Customers don't want global dedupe, but they're asking for it without even knowing it

I read with amusement Lauren Whitehouse’s latest blog entry about global dedupe.  I’m not saying that I was laughing at anything she was saying, per se; I totally agree with the whole article.  I was amused by what customers said about global dedupe.

Lauren said that ESG has talked to customers and that global dedupe ranks towards the bottom of their wishlists; they’re concerned about other things.  What they want, she said, was ” cost, ease of implementation/use, impact on backup/recovery performance, integration with existing backup processes, and scalability.”
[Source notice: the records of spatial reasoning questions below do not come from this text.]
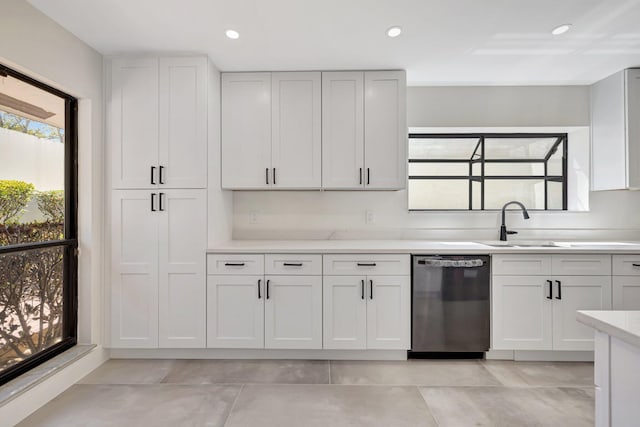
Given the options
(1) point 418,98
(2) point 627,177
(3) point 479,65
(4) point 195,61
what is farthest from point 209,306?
(2) point 627,177

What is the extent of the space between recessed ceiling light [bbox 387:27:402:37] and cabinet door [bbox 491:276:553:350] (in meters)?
1.99

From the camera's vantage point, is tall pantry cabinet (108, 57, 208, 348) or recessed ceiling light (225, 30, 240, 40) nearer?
recessed ceiling light (225, 30, 240, 40)

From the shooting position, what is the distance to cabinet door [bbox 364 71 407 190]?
297 centimetres

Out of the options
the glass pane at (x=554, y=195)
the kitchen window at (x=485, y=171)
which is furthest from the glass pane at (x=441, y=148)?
the glass pane at (x=554, y=195)

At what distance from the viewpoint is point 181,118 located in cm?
272

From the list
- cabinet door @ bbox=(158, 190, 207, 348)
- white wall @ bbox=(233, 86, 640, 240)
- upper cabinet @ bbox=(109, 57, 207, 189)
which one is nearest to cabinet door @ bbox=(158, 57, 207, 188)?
upper cabinet @ bbox=(109, 57, 207, 189)

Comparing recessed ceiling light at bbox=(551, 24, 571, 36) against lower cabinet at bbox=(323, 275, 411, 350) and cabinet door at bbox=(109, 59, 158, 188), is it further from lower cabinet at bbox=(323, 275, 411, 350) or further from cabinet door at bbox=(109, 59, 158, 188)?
cabinet door at bbox=(109, 59, 158, 188)

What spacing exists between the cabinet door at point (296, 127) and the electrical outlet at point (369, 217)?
2.15 feet

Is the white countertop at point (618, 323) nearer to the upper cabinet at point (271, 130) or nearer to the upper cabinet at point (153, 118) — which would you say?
the upper cabinet at point (271, 130)

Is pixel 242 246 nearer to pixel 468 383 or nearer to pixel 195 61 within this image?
pixel 195 61

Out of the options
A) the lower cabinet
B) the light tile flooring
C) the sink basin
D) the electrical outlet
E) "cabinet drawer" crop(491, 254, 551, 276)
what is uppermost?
the electrical outlet

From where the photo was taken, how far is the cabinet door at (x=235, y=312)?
272 cm

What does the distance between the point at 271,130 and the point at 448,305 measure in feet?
6.82

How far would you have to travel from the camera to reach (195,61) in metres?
2.72
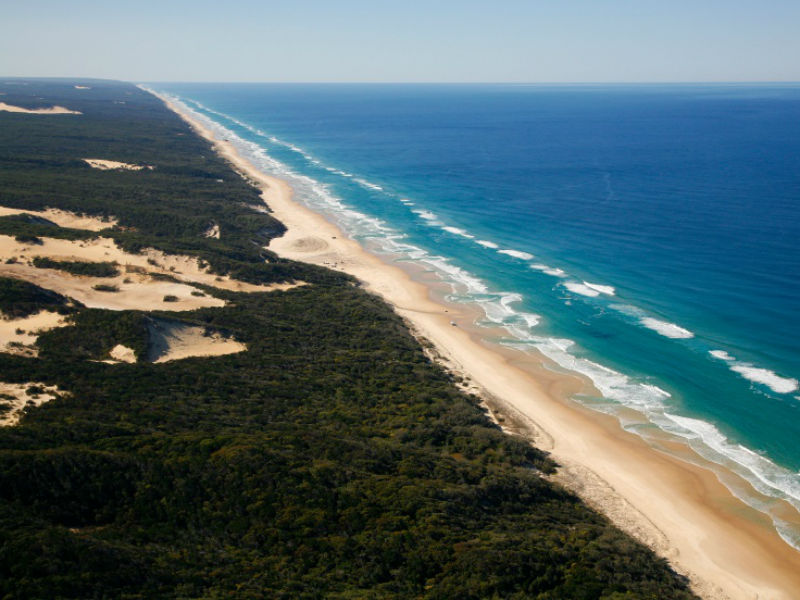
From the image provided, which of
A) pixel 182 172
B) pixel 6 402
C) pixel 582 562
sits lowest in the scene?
pixel 582 562

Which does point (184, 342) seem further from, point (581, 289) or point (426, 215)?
point (426, 215)

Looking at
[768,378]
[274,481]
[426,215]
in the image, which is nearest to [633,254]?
[768,378]

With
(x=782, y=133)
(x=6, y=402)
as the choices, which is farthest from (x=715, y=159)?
(x=6, y=402)

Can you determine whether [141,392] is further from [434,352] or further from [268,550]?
[434,352]

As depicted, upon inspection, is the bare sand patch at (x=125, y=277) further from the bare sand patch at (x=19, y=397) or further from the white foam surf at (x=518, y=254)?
the white foam surf at (x=518, y=254)

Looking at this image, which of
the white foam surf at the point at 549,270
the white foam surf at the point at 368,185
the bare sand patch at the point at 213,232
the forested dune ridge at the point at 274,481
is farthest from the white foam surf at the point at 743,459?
the white foam surf at the point at 368,185
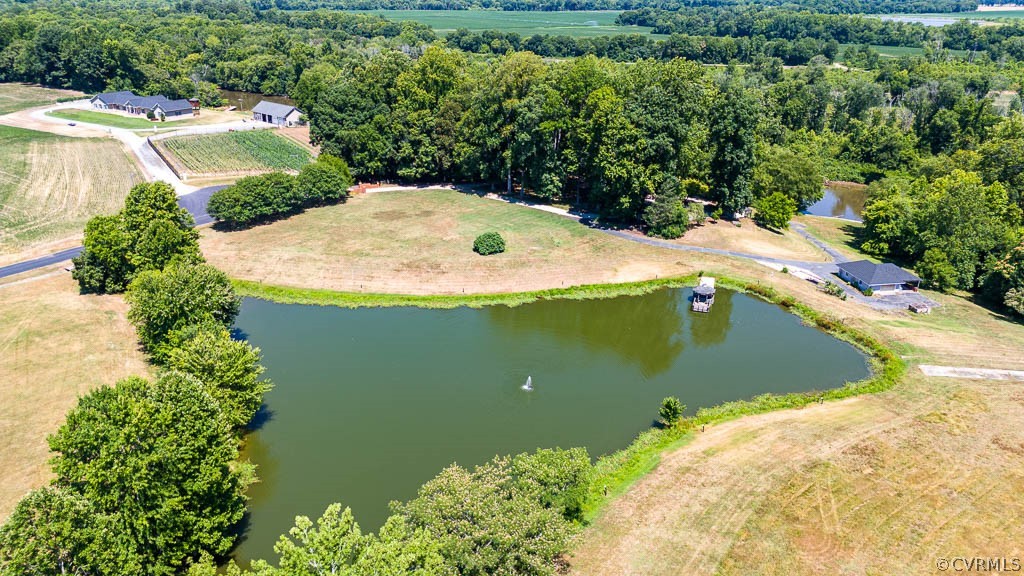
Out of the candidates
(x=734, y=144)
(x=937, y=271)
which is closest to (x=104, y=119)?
(x=734, y=144)

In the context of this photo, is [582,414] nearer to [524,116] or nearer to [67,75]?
[524,116]

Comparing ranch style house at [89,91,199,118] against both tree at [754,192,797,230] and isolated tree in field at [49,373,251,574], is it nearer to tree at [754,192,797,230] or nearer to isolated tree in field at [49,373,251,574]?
tree at [754,192,797,230]

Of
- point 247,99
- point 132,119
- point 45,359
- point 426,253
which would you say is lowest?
point 426,253

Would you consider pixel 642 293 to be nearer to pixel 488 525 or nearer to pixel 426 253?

Guess what?  Global dedupe impacts every single one of those things!  This is why the title of this blog post is “Customers don’t want global dedupe, but they’re asking for it without knowing it.”  Get it now?  Let’s take a look at why the things they’re asking for are impacted by global dedupe.

  • Cost
    • When multiple nodes compare backup data, it gets deduped against a larger pool of data; therefore, you get an increase in your overall dedupe ratio.  It’s not the biggest benefit of global dedupe, but global dedupe does reduce cost by increasing dedupe ratio.
    • Companies who don’t have global dedupe are forced to have the biggest/fastest appliances, requiring them to ride the crest of the CPU/RAM cost wave.  Companies that offer global dedupe can buy much less expensive CPUs and motherboards.  Their per-node throughput rates may be less than their competitor’s numbers, but it doesn’t matter — becuase their nodes all act as one.  Moving data between nodes for scalability and performance reasons doesn’t impact your dedupe ratio or cost.
  • Ease of implementation/use
    • Which is easier to implement/use?  A bunch of individual dedupe silos that know nothing of each other or a single system of multiple nodes that all act as one system?  I can tell you from talking to way too many customers that the answer is the latter.  in fact, I know of a very large company who has a very large deployment of targe dedupe systems because they don’t have global dedupe and the increase in management cost that this has created has caused them to reconsider whether this was a good idea or not.
  • Impact on backup/recovery performance
    • There are some systems that are large enough that they need to be backed up to multiple target systems in order to meet throughput requirements.  How do you do that if the multiple nodes don’t talk to each other?
  • Integration with existing backup processes
    • If you’re backing up to non-deduped disk or tape, you can essentially treat a bunch of individual tape drives or disk arrays as a single system.  It doesn’t matter what gets sent to what; you’ll get it back regardless.  If you have a multi-node dedupe system that has global dedupe you can treat it the same as you would disk or tape.  However, if you are using a multi-node setup of a dedupe system without global deduplication, you have to introduce a new process of divvying up your backups into multiple subsets that can fit into each node.  Then when the size of those systems change, you have another new process of moving things around.  You can’t just point backups to a new system you buy (the way you would with tape, disk, or a global dedupes system), you have to move the old data (perhaps TBs and TBs of it) from the old system to the new system or you will start from scratch with your dedupe process.
  • Scalability
    • Of course this is about scalability, but not just in terms of how big you can get.  It is true that the high-end servers from companies that don’t offer dedupe are big enough to meet the needs of many (if not most) customers.  But what if you don’t or can’t buy their high-end product?   Can you scale that system to meet larger needs? The answer is no, you can’t.  You can buy another one, or you can throw out the one you have any buy another one, but that is not scaling.  That is a forklift upgrade.  Global dedupe is about scalability, too.  Buy what you want/need now, and then scale it to meet your needs as they grow.  If you have global dedupe that’s easy.  If you don’t, it’s not.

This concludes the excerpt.